What you need to do
Restate every record that follows, keeping it exact.

Exercise input
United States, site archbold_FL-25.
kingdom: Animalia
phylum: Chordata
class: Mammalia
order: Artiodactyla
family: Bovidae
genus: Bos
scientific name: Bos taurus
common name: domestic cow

Answer space
United States, site archbold_FL-25.
kingdom: Animalia
phylum: Chordata
class: Mammalia
order: Artiodactyla
family: Bovidae
genus: Bos
scientific name: Bos taurus
common name: domestic cow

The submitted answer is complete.